**Written exercise:** Please output every one of the items below verbatim, line for line.

[Dataset items]

____

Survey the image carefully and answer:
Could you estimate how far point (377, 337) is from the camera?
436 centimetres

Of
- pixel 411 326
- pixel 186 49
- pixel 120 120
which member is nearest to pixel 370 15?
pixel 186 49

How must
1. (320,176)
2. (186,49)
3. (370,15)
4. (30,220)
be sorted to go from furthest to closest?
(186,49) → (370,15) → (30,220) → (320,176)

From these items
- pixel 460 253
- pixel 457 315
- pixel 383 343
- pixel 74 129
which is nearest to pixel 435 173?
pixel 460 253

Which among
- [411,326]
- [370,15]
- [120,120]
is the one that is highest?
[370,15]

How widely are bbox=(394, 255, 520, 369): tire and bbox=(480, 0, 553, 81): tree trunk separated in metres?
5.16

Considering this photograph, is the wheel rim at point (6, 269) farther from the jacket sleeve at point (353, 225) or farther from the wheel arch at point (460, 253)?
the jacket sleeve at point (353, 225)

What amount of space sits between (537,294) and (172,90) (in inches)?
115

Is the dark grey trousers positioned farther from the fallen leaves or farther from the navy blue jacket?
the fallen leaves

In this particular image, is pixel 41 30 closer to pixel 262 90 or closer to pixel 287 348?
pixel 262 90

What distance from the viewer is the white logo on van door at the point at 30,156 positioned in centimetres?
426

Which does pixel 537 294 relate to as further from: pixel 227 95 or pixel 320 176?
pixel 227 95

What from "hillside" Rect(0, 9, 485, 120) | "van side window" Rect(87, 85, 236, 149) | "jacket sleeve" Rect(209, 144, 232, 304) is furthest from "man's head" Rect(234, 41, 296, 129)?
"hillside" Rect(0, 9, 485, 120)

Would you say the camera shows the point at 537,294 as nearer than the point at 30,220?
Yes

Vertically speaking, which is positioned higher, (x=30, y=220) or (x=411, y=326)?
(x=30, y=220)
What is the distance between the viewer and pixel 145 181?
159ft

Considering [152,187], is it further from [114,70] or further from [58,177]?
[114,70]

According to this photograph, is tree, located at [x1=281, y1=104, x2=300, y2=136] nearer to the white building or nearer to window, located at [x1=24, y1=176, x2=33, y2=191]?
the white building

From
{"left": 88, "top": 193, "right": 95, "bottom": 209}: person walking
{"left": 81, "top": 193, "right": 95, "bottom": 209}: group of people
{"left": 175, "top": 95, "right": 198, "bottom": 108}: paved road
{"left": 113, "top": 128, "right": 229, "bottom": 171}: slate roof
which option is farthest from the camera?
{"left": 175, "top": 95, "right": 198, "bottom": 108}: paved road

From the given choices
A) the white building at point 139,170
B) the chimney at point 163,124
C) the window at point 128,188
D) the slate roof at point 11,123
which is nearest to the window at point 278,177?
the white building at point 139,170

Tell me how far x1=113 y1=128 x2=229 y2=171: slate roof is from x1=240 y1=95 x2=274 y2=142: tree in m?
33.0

____

**Complete output:**
Survey the image carefully and answer:
Could you estimate how far point (377, 337) is from the camera?
436 centimetres

Of
- pixel 411 326
- pixel 186 49
- pixel 120 120
which member is nearest to pixel 370 15?
pixel 186 49

How must
1. (320,176)
2. (186,49)
3. (370,15)
4. (30,220)
be sorted to go from furthest to closest?
(186,49) → (370,15) → (30,220) → (320,176)

From these items
- pixel 460 253
- pixel 457 315
- pixel 383 343
- pixel 74 129
which is nearest to pixel 435 173?
pixel 460 253

Which among
- [411,326]
- [370,15]
- [120,120]
is the one that is highest?
[370,15]

How widely are bbox=(394, 255, 520, 369): tire and bbox=(480, 0, 553, 81): tree trunk separated in metres?
5.16

Considering this photograph, is the wheel rim at point (6, 269) farther from the jacket sleeve at point (353, 225) or farther from the wheel arch at point (460, 253)?
the jacket sleeve at point (353, 225)

What amount of space sits between (537,294) and (172,90) (in inches)?
115

Is the dark grey trousers positioned farther from the fallen leaves or farther from the navy blue jacket?
the fallen leaves

In this particular image, is pixel 41 30 closer to pixel 262 90 or closer to pixel 287 348?
pixel 262 90

What distance from the viewer is the white logo on van door at the point at 30,156 positioned in centimetres?
426

Which does pixel 537 294 relate to as further from: pixel 227 95 or pixel 320 176?
pixel 227 95

What from "hillside" Rect(0, 9, 485, 120) | "van side window" Rect(87, 85, 236, 149) | "jacket sleeve" Rect(209, 144, 232, 304) is furthest from "man's head" Rect(234, 41, 296, 129)?
"hillside" Rect(0, 9, 485, 120)

Would you say the camera shows the point at 537,294 as nearer than the point at 30,220?
Yes

Vertically speaking, which is positioned higher, (x=30, y=220) or (x=411, y=326)?
(x=30, y=220)
What is the distance between the viewer and pixel 145 181?
159ft

Considering [152,187], is it further from [114,70] or further from [58,177]?
[114,70]

According to this photograph, is tree, located at [x1=281, y1=104, x2=300, y2=136] nearer to the white building or nearer to window, located at [x1=24, y1=176, x2=33, y2=191]?
the white building

From
{"left": 88, "top": 193, "right": 95, "bottom": 209}: person walking
{"left": 81, "top": 193, "right": 95, "bottom": 209}: group of people
{"left": 175, "top": 95, "right": 198, "bottom": 108}: paved road
{"left": 113, "top": 128, "right": 229, "bottom": 171}: slate roof
which option is farthest from the camera?
{"left": 175, "top": 95, "right": 198, "bottom": 108}: paved road

From the given choices
A) the white building at point 139,170
B) the chimney at point 163,124
C) the window at point 128,188
D) the slate roof at point 11,123
which is nearest to the window at point 278,177?
the white building at point 139,170

Tell me how far x1=113 y1=128 x2=229 y2=171: slate roof is from x1=240 y1=95 x2=274 y2=142: tree in m?
33.0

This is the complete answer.